▶ _DIRECTIVE_: Please pick out every line in the listing below that contains the word "pixel" and copy each of those lines.
START MATERIAL FOR THE TASK
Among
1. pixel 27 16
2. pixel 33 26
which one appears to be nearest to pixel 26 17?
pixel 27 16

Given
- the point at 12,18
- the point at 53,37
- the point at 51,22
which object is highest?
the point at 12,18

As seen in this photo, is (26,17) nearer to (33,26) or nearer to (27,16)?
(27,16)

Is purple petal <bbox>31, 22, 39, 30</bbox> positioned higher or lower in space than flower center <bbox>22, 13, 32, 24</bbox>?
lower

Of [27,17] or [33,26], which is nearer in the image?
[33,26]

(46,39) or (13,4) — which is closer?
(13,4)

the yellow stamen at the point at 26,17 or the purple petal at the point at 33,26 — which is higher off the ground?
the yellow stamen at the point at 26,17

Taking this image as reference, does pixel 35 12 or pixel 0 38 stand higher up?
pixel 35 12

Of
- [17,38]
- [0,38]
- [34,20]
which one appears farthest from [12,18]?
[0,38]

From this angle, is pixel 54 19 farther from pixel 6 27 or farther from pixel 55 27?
END MATERIAL FOR THE TASK
START MATERIAL FOR THE TASK
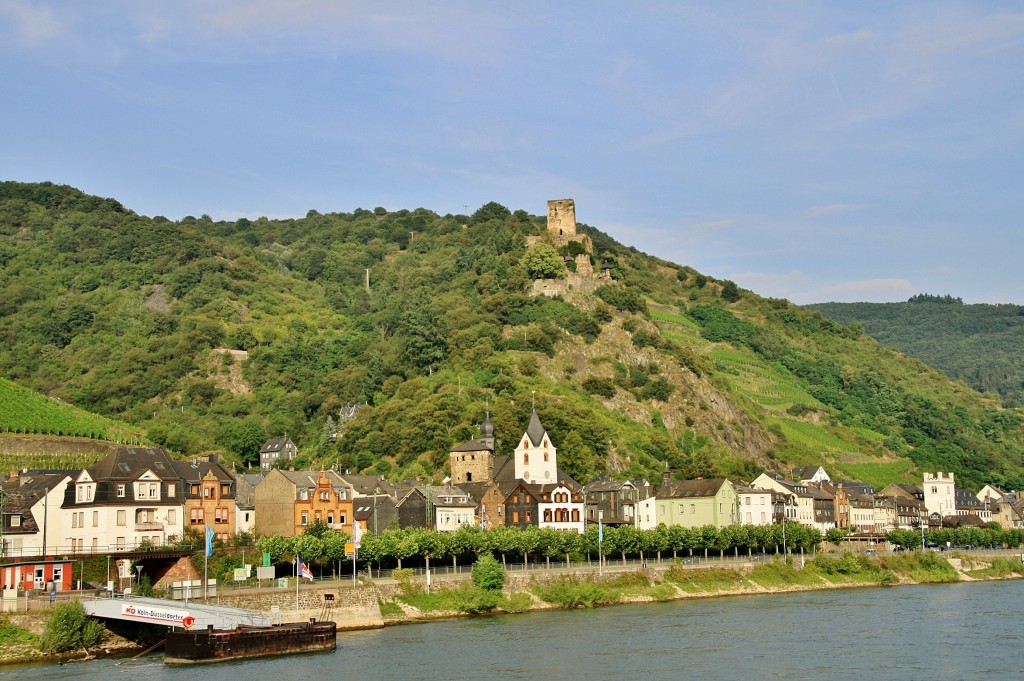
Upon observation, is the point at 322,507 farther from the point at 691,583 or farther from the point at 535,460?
END MATERIAL FOR THE TASK
START MATERIAL FOR THE TASK
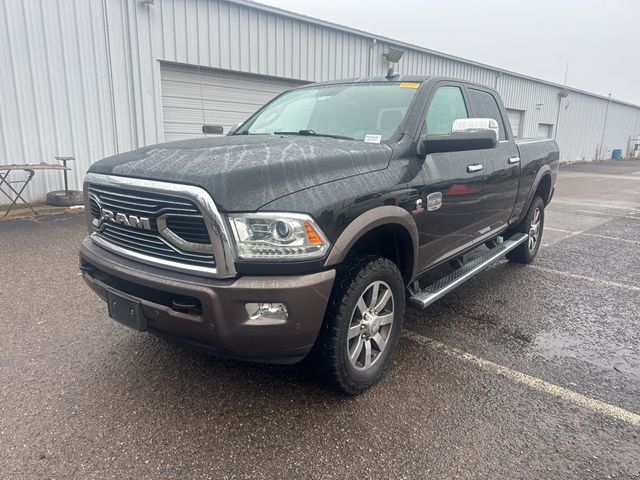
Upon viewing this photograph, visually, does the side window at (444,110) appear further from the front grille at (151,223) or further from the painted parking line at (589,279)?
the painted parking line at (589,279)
END MATERIAL FOR THE TASK
▶ _EXPECTED ANSWER_:
1. pixel 27 16
2. pixel 33 26
which one appears to be nearest to pixel 26 17?
pixel 27 16
Taking this image as reference, does pixel 35 12 or pixel 0 38 stand higher up?
pixel 35 12
From this angle, is pixel 54 19 farther from pixel 6 27 or farther from pixel 55 27?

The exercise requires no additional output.